Egypt's interim president, Adly Mansour, said that a plan for a return to civilian government after the army's removal of deposed President Mohamed Morsi was on track despite "challenges" and that emergency law should be lifted soon.
His comments were broadcast after thousands of Islamists took to the streets in towns and cities across Egypt on Tuesday evening to denounce the new military-backed government and demand Morsi’s return - their second show of mass support in four days.
The interim ledership has launched a furious crackdown on Morsi's Muslim Brotherhood since toppling Egypt's first freely-elected president on July 3 after huge protests.
It has accused the group of terrorism, sent its top leaders to trial on charges of inciting violence or murder and violently crushed protest sit-ins in Cairo, killing hundreds.

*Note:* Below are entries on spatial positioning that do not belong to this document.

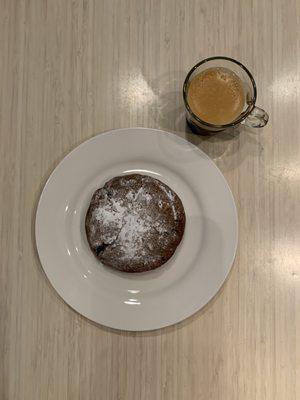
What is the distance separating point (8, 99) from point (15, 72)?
0.07 metres

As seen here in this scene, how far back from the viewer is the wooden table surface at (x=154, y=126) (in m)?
1.11

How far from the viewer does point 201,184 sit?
109 cm

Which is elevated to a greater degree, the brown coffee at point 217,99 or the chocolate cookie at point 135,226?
the brown coffee at point 217,99

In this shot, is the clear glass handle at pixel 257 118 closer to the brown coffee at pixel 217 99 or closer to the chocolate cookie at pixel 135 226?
the brown coffee at pixel 217 99

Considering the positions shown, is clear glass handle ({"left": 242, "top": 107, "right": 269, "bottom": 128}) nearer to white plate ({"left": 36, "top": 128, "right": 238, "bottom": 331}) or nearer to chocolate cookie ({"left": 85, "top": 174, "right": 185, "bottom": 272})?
white plate ({"left": 36, "top": 128, "right": 238, "bottom": 331})

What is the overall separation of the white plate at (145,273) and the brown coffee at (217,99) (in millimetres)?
81

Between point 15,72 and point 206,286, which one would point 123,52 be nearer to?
point 15,72

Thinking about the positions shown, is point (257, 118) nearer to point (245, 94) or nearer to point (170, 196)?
point (245, 94)

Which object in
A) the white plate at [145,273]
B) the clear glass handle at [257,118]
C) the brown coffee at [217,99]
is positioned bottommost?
the white plate at [145,273]

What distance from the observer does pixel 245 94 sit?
1059mm

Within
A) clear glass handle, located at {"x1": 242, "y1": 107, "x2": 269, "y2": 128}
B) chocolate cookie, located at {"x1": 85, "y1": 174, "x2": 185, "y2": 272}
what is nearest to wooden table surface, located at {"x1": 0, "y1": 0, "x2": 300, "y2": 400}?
clear glass handle, located at {"x1": 242, "y1": 107, "x2": 269, "y2": 128}

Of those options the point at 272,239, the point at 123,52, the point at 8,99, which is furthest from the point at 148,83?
the point at 272,239

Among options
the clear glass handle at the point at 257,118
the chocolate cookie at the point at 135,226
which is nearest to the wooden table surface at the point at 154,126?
the clear glass handle at the point at 257,118

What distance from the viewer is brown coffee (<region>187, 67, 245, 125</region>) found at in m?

The role of the security apparatus is now limited to protecting security and protecting the people...In terms of political issues, there is no longer a role in that.
An Egyptian military court on Tuesday sentenced 11 Muslim Brotherhood members to life in prison for violence against the army in the port city of Suez last month.
Mansour said in an interview with state television that his decision to announce emergency law that day had not been easy, but "terrorism and the vicious war that was being waged by some of the extremists made it crucial".
If a "gradual improvement in security" continued, the state of emergency should end as planned in mid-September, he said.
'Improvement in security'
Mansour also said a "road map" back to democratic rule, under which the constitution is to be amended, followed by parliamentary and presidential elections early next year, remained on track: "God willing, we will commit ourselves to the timeframe in the coming stages."
"There are no alterations on the priorities of the plan, even though there are some challenges facing us."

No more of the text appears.